Anticoagulant agents under clinical development

In the absence of clinical trials directly comparing an oral thrombin inhibitor with an oral anti-Xa inhibitor, it is probably unfair to make a definitive judgment about the relative efficacy and safety of these agents. Furthermore, the comparison is probably premature as the clinical development of the new agents should be seen today as a work in progress. If the reader focuses on the efficacy, he/she will find undoubtedly impressive the consistency of the results of the studies with the anti-Xa inhibitor rivaroxaban. If the reader focuses on the safety, he/she will find reassuring the results achieved with the thrombin inhibitor dabigatran. The dispute about the clinical benefit associated with these two agents cannot ignore the results of the recently reported RE-LY study [3]. This study showed a remarkable clinical benefit of dabigatran over warfarin in the prevention of stroke in patients with atrial fibrillation. Indeed, dabigatran was associated with a reduction of the risk of stroke without excessive bleeding. The results of the currently ongoing studies with the anti-Xa inhibitors rivaroxaban and apixaban in the prevention of stroke in patients with atrial fibrillation are anxiously awaited.

Whether at the end of the ongoing studies we will have a particular antithrombotic agent as the winner for all the clinical indications is a difficult guess. Indeed, it is quite likely that different agents will be the winners in different clinical settings. It is even possible that patients with the same thromboembolic disease will receive different antithrombotic agent based on their clinical features or the individual risk for thrombotic or bleeding events.

Are the new oral antithrombotic agents just a new therapeutic option or a real breakthrough?

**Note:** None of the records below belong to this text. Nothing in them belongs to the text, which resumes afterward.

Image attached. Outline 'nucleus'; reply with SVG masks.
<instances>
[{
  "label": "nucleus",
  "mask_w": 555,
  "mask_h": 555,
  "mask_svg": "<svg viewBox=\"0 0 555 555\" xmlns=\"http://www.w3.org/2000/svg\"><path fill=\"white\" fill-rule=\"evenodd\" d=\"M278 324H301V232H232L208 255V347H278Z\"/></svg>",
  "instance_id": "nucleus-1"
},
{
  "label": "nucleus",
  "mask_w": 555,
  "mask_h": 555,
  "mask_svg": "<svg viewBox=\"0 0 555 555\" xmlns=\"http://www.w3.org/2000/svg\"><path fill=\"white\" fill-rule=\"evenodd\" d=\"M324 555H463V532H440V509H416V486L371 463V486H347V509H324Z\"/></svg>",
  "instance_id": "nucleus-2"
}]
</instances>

It is quite likely that this question will be answered only after an extensive clinical use of these agents. With the new oral agents no laboratory monitoring will be required and this can be certainly regarded as a remarkable improvement in the management of long-term anticoagulant treatment. On the other hand, it is fair to anticipate some concerns related to the long-term use of the new oral antithrombotic agents. The administration without monitoring could probably result in reduced patient compliance, self-adjustment of the dose, less attention to co-medication and, in general, less careful clinical follow-up. Therefore, the new oral antithrombotic agents will be a real therapeutic breakthrough only if less careful patient care will not be the trade-off for improved practicality.